=== Task instructions ===
Locate every line in the rows below that contains the word "shoreline", and copy each such line in full.
======== Task data
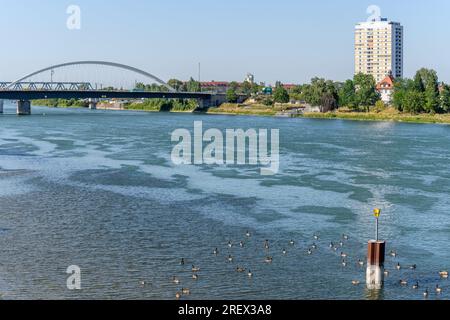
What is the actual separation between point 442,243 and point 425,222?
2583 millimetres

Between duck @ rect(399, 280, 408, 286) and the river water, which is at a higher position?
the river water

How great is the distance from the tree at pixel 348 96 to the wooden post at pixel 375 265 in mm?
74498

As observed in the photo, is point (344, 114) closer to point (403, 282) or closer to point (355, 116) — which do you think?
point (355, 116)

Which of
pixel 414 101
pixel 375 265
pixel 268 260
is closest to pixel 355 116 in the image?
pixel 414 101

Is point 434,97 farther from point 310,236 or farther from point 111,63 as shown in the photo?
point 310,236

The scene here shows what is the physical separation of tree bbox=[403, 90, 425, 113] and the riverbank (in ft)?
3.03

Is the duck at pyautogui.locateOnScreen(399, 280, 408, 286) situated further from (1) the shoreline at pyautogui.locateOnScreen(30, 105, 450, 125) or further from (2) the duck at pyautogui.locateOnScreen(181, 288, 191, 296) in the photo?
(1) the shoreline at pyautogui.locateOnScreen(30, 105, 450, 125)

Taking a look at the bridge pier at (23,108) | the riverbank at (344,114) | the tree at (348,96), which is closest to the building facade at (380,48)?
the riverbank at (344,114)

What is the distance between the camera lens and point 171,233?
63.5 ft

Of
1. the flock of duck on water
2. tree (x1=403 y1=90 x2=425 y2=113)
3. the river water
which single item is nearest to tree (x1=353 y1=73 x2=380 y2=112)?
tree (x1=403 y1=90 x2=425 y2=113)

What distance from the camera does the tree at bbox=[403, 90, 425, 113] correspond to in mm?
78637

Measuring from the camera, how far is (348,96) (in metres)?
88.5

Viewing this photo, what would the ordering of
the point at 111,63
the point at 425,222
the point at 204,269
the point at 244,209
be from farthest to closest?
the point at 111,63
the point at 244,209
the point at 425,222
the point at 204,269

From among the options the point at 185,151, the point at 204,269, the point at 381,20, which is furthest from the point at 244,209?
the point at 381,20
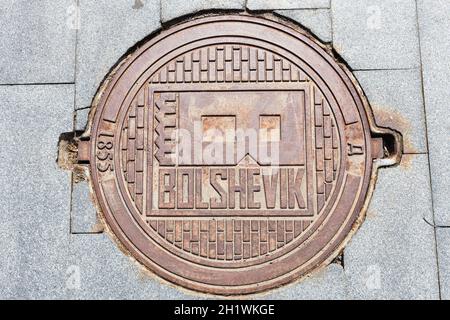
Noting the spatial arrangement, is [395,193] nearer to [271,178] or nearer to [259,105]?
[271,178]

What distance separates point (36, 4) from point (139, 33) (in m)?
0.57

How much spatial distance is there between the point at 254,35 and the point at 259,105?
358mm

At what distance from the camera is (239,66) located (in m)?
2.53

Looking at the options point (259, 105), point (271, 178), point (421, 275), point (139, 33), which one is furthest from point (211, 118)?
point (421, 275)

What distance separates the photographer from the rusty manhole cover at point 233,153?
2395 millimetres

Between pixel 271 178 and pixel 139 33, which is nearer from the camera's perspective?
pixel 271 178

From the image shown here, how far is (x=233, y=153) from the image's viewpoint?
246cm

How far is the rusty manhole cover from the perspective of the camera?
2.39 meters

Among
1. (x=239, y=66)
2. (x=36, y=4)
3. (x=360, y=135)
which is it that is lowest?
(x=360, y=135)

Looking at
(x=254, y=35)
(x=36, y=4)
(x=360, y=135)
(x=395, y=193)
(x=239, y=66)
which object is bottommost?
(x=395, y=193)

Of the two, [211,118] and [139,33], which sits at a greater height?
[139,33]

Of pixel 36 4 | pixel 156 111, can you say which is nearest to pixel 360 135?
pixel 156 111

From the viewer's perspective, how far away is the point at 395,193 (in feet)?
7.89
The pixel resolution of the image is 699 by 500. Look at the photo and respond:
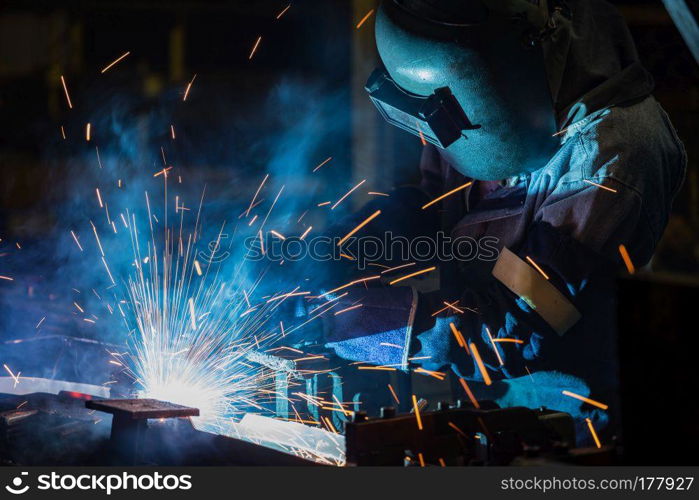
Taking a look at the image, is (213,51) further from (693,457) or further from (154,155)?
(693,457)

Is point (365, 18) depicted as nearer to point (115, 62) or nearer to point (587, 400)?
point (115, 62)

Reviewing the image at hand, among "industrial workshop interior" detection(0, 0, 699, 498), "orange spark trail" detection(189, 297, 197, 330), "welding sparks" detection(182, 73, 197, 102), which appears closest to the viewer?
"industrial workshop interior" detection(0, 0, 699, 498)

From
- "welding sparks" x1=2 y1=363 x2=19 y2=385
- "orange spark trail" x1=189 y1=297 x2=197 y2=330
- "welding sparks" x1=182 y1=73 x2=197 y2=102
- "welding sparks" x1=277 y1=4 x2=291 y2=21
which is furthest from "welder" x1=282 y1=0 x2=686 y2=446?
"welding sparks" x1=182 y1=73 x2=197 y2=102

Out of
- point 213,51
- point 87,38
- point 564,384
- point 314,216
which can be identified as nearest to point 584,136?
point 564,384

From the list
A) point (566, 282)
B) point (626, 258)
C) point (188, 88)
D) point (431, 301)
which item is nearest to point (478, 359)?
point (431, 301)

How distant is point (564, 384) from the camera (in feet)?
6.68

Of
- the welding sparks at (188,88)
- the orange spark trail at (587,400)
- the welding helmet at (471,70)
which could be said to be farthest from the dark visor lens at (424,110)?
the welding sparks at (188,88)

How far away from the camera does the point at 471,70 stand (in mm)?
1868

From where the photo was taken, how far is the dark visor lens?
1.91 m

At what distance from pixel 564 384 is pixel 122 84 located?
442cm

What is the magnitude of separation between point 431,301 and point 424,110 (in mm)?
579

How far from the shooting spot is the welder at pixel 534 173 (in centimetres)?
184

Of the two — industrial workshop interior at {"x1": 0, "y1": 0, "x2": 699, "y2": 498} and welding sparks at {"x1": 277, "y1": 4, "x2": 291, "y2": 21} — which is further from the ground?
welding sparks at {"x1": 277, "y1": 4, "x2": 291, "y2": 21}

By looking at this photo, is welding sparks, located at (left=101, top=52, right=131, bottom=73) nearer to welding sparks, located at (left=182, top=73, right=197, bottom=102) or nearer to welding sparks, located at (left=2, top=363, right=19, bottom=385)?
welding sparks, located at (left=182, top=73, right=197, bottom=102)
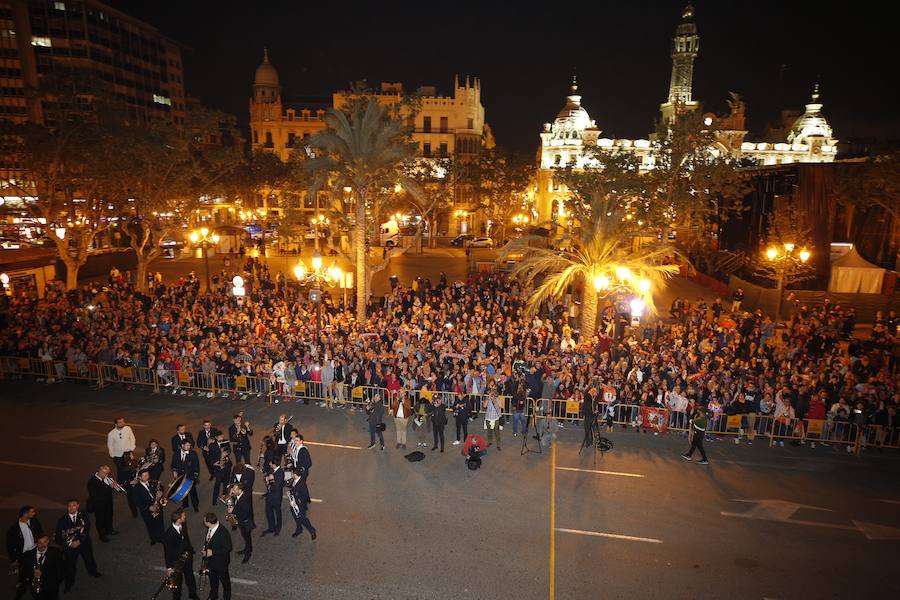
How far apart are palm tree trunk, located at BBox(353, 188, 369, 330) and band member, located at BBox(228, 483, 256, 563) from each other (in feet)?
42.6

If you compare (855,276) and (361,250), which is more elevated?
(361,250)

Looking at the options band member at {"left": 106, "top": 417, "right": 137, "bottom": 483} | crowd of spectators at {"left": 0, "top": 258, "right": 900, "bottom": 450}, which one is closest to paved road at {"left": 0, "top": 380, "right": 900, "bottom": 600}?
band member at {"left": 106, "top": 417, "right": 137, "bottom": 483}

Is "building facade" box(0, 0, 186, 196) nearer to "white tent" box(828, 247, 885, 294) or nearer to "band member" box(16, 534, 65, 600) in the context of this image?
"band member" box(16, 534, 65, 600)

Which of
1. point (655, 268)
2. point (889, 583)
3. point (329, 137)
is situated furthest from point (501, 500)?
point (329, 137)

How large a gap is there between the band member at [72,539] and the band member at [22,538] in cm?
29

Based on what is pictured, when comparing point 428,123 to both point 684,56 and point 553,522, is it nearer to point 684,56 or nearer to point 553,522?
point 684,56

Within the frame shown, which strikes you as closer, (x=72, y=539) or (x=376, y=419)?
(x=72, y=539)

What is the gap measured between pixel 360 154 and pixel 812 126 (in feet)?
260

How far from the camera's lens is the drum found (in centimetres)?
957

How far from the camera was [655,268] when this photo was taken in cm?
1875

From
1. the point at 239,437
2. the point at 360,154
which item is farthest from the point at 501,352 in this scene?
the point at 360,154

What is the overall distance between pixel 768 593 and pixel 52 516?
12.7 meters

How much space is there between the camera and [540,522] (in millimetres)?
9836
================
======== Task data
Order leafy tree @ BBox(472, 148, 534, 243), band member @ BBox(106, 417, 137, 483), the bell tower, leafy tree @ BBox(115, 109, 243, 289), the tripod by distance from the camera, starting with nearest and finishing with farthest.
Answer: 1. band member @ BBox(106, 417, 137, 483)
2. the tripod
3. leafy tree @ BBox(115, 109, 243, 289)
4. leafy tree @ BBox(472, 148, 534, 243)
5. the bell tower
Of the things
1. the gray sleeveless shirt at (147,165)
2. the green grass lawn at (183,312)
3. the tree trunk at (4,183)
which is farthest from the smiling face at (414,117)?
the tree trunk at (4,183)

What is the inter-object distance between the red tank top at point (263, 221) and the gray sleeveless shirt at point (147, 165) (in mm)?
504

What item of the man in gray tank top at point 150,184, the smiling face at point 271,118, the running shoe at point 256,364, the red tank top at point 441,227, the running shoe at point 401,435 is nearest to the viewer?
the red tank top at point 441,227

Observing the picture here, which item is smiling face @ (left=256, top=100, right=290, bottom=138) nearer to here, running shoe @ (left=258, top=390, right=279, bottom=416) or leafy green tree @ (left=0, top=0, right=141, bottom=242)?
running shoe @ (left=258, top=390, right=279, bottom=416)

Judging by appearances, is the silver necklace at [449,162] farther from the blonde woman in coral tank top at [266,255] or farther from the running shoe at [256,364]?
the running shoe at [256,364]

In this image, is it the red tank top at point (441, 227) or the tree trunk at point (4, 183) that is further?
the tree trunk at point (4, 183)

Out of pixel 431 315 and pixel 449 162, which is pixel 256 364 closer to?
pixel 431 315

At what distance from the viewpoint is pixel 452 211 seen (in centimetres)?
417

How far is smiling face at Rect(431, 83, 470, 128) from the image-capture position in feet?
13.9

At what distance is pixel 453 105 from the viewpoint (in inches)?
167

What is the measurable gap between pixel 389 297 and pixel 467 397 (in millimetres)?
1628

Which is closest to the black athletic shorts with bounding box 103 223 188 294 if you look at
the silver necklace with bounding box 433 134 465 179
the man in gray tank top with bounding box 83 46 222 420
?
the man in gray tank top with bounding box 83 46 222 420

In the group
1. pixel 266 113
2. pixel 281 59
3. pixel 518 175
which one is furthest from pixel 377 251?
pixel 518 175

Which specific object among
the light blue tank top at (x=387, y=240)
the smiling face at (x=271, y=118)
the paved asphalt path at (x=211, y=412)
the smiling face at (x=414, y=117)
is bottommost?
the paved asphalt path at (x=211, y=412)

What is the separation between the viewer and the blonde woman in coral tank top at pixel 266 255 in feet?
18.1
================
=== Output of the task ===
Is the duck at pyautogui.locateOnScreen(399, 280, 408, 286) situated further from (1) the shoreline at pyautogui.locateOnScreen(30, 105, 450, 125) or further from (2) the duck at pyautogui.locateOnScreen(181, 288, 191, 296) in the photo?
(1) the shoreline at pyautogui.locateOnScreen(30, 105, 450, 125)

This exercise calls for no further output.